Problems to solve -
a - Please reproduce word for word the stretch of the forum thread about the puzzle order that arrived with sweaters from "How can I get" through "hasn't replied yet.".
b - Extend the forum thread about the puzzle order that arrived with sweaters, picking up after its final post.

Given text -
* start *
# I got wrong contents in my c4y order (PULLOVERS!)



## Yes We Can! (Dec 30, 2009)

So yeah...

I ordered about 1,5 weeks ago..

what I ordered was:
- Stackpod Timer Display
- 3x3x4 Fully Functional

And today I got the package, guess what was in there:
6 sweaters.

I am shocked. I got the wrong contents. The package sais "plastic puzzles" though.

How can I get my things, that I ordered? I think it is really hard to get in contact with James (c4y seller), although he sais that one can contact him on MSN. I cam currently trying to do so, but he hasn't replied yet.

Do you think I'll get the things? 

Please tell me what to do!

Yes, We Can!


----------



## Lucas Garron (Dec 30, 2009)

Hmm, sorry, sounds rather amusing, but I personally can't realy do anything. Note, however, that most English speakers I know don't know it as a "pullover" but a sweater.


----------



## TimMc (Dec 30, 2009)

We know it by pullover/jumper down in Aussieland 

Tim.


----------



## hyunchoi98 (Dec 30, 2009)

why would you get CLOTHES in a PUZZLE order?


----------



## aronpm (Dec 30, 2009)

I was wondering what you meant by 'pullover'. We just call them sweaters or jumpers. Still, what the hell.

You could maybe open a dispute with Paypal, I guess. I wouldn't know about it, I've never had problems with ordering anything online (except for an embarrassing eBay story... )


----------



## DcF1337 (Dec 30, 2009)

Ridiculous. Are you 100% sure this isn't a prank one of your friends/family members may have pulled on you?


----------



## Yes We Can! (Dec 30, 2009)

hyunchoi98 said:


> why would you get CLOTHES in a PUZZLE order?



I don't know, but I got clothes.


----------



## Yes We Can! (Dec 30, 2009)

DcF1337 said:


> Ridiculous. Are you 100% sure this isn't a prank one of your friends/family members may have pulled on you?



Yes, because it says my name on it, and c4y's address too.
* end *
Given data -
* start *
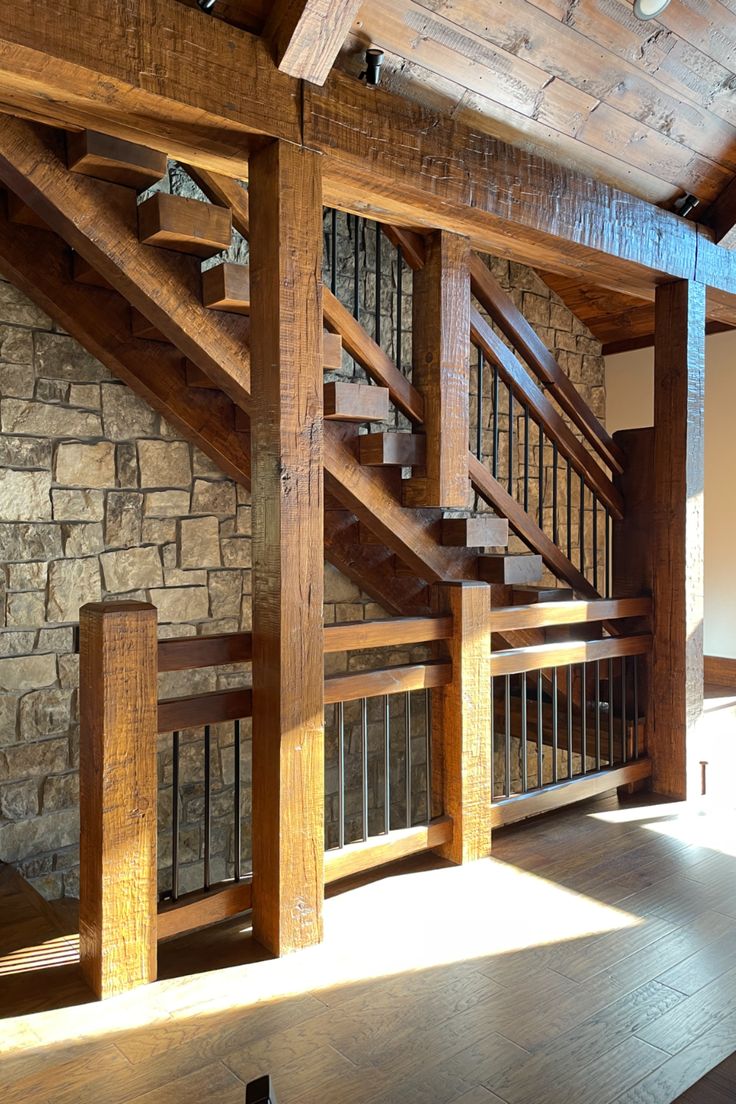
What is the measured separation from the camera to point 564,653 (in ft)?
* end *
Results for each task -
a -
How can I get my things, that I ordered? I think it is really hard to get in contact with James (c4y seller), although he sais that one can contact him on MSN. I cam currently trying to do so, but he hasn't replied yet.

b -
Also the contents on the top of the package says: Plastic puzzles


----------



## Muesli (Dec 30, 2009)

What the hell?! That's...odd. What were the pullovers like?


----------



## TomZ (Dec 30, 2009)

I remember a post in the C4Y forum one time of someone saying they got a bunch of trousers in place of their puzzles...


----------



## Yes We Can! (Dec 30, 2009)

TomZ said:


> I remember a post in the C4Y forum one time of someone saying they got a bunch of trousers in place of their puzzles...



Was the problem solves?


----------



## panyan (Dec 30, 2009)

cool, id love some new sweaters


----------



## OregonTrail (Dec 30, 2009)

Pics or....


----------



## Kxg (Dec 30, 2009)

They probably won't give a crap until you open a dispute at paypal. So just do that.


----------



## Owen (Dec 30, 2009)

I'm coming up with a conspiracy theory.


----------



## hyunchoi98 (Dec 30, 2009)

Owen said:


> I'm coming up with a conspiracy theory.



What is it?


----------



## cooldayr (Dec 30, 2009)

ik it may not seem like a prank but i have done something like this before to a friend before
see if you get it in the next week or so
then complain


----------



## Yes We Can! (Dec 30, 2009)

cooldayr said:


> ik it may not seem like a prank but i have done something like this before to a friend before
> see if you get it in the next week or so
> then complain



what do you mean??


----------



## Owen (Dec 30, 2009)

Heres my conspiracy theory. Cubeforyou is trying to trick you into thinking you can solve the sweaters by wearing them. They are actually mind control shirts, and they will make you kidnap Andrew Cormier and bring him to them, so they can force him to help improve their teraminx. 

DON'T PUT ON THE SWEATERS!


----------



## dannyz0r (Dec 30, 2009)

The situation is your mind boggling puzzle.


----------



## Yes We Can! (Dec 30, 2009)

Owen said:


> Heres my conspiracy theory. Cubeforyou is trying to trick you into thinking you can solve the sweaters by wearing them. They are actually mind control shirts, and they will make you kidnap Andrew Cormier and bring him to them, so they can force him to help improve their teraminx.
> 
> DON'T PUT ON THE SWEATERS!



Thanks a lot for taking my problem serious.
Just don't be stupid, okay?


----------



## endless_akatsuki (Dec 30, 2009)

lmfao

No but really, it actually may be a prank.
Just wait a little bit to see if the "real" package arrives, and then take action.


----------



## TemurAmir (Dec 30, 2009)

Maybe James thinks its april fools...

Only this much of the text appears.